> _WHAT YOU SHOULD DO_: Select every line below containing the word "leaves".

Caption-style text data:
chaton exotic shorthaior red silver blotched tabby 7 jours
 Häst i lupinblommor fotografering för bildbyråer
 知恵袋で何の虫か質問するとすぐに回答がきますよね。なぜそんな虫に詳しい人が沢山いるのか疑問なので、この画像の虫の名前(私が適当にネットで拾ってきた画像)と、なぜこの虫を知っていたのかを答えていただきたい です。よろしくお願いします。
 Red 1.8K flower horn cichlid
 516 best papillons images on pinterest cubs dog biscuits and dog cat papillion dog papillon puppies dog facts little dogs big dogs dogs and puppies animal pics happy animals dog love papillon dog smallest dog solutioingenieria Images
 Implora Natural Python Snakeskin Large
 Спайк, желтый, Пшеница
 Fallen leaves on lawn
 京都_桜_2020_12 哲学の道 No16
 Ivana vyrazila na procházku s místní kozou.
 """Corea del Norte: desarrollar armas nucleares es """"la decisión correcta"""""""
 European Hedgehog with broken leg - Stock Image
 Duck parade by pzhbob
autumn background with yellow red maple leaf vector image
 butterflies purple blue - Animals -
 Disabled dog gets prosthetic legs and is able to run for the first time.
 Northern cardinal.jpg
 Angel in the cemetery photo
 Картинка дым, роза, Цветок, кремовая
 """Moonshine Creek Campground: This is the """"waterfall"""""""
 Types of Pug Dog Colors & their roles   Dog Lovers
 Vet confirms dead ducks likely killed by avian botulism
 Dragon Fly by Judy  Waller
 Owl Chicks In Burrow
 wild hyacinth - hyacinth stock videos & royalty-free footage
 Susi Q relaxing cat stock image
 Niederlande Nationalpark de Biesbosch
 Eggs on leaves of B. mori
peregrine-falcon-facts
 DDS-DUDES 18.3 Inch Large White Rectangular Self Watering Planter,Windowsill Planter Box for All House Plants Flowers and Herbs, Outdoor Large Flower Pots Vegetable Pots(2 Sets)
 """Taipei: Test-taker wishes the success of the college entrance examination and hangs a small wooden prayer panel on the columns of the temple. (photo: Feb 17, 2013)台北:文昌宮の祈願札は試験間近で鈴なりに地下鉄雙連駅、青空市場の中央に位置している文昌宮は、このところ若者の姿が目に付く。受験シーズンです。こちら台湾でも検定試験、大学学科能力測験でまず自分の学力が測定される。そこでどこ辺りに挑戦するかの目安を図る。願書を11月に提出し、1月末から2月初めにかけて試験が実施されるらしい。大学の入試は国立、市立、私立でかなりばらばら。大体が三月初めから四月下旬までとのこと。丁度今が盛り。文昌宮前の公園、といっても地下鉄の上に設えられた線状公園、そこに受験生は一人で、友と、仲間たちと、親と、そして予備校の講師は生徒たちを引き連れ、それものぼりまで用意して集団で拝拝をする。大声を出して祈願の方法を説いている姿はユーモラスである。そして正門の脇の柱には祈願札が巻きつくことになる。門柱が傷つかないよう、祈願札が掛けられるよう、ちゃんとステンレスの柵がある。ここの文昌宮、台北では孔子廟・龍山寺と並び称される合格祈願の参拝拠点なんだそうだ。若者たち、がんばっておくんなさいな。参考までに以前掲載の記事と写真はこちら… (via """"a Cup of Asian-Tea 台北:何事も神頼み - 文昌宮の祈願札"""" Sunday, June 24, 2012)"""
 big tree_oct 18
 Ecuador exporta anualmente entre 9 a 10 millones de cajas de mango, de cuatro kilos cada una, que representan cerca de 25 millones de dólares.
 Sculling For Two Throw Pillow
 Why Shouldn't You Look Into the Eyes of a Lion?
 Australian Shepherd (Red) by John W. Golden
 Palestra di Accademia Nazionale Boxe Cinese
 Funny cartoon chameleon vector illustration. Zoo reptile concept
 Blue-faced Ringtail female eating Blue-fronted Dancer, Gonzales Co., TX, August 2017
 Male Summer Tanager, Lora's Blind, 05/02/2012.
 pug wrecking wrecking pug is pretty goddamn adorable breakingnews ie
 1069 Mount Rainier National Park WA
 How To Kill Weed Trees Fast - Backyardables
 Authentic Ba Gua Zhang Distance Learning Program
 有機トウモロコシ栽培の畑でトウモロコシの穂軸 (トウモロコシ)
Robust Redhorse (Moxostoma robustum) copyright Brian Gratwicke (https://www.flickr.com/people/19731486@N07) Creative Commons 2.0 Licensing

> _PROBLEM SOLUTION_:
 Fallen leaves on lawn
 Eggs on leaves of B. mori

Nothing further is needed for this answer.